++++ Given text ++++

# Simplex Two Foot Gauge critter in 7/8ths scale



## 78ths (Mar 22, 2009)

Not sure if this would be better in the european category where I placed it or in scratchbuilding and kitbashing. 
This little loco is a Simplex locomotive. 20/26 horsepower. There is builder info on the actual locomotive here:  Simplex Locomotives.  
This locomotive was built by Simon of Model Earth Productions. (Simon built most of masters for the castings for Outline Models when 
they were in production). Sadly when the original Simon sent me arrived the postal service has accidentally used the box as a football 
and the loco arrived very damaged. It was a real shame as the original locomotive was a work of art. Well the silver lining was the opportunity to rebuild the loco from the bare chassis up and make it my own and unique. The only parts of the original 
that remained untouched is a portion of the cab and the wood siding to the cab. 


The wheelbase is very similar to the aristocraft long block although this one is a custom chassis and chain driven. 
The power comes from a trailing RC battery car that can be switched between critters. I will let the pictures do the 
rest of the talking.  Most of the body is styrene and white metal / resin castings. The core chassis is metal.

++++

## Exercise task A
Copy out the entries word for word, everything from the line containing "At what distance from (x=211, y=234)" down to the last line of the entries, with both end lines included.
The forum post and the entries were taken from unrelated sources.

++++ Provided material ++++

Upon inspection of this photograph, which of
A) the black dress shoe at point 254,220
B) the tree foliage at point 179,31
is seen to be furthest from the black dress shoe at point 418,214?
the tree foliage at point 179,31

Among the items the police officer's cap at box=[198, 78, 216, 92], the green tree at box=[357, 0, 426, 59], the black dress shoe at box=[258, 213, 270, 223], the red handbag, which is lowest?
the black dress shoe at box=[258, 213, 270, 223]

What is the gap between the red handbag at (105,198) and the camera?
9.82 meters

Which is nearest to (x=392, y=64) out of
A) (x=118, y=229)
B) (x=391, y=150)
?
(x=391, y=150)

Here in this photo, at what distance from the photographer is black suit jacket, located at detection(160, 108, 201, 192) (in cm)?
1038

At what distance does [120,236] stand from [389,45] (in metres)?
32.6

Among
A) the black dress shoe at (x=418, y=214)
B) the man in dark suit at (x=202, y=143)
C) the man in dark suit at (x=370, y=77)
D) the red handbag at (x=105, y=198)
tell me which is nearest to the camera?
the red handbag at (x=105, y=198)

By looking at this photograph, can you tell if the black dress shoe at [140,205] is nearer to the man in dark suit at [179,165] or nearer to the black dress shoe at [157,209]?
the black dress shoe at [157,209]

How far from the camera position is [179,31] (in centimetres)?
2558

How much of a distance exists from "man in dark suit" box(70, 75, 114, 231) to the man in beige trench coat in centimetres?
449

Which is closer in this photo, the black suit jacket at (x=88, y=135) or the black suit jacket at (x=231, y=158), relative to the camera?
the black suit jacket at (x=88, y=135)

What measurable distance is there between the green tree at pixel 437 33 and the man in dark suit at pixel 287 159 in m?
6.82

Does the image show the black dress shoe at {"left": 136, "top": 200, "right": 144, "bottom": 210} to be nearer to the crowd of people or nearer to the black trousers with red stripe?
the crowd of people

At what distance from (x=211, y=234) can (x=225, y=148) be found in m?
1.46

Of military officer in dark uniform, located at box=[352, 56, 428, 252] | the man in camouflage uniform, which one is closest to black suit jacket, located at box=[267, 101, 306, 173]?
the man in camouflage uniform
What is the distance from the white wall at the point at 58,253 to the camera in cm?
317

++++

## Exercise task B
In the forum post about the Simplex locomotive, who built the model?

## Task response A
At what distance from (x=211, y=234) can (x=225, y=148) be found in m?
1.46

Of military officer in dark uniform, located at box=[352, 56, 428, 252] | the man in camouflage uniform, which one is closest to black suit jacket, located at box=[267, 101, 306, 173]?
the man in camouflage uniform
What is the distance from the white wall at the point at 58,253 to the camera in cm?
317

## Task response B
Simon of Model Earth Productions.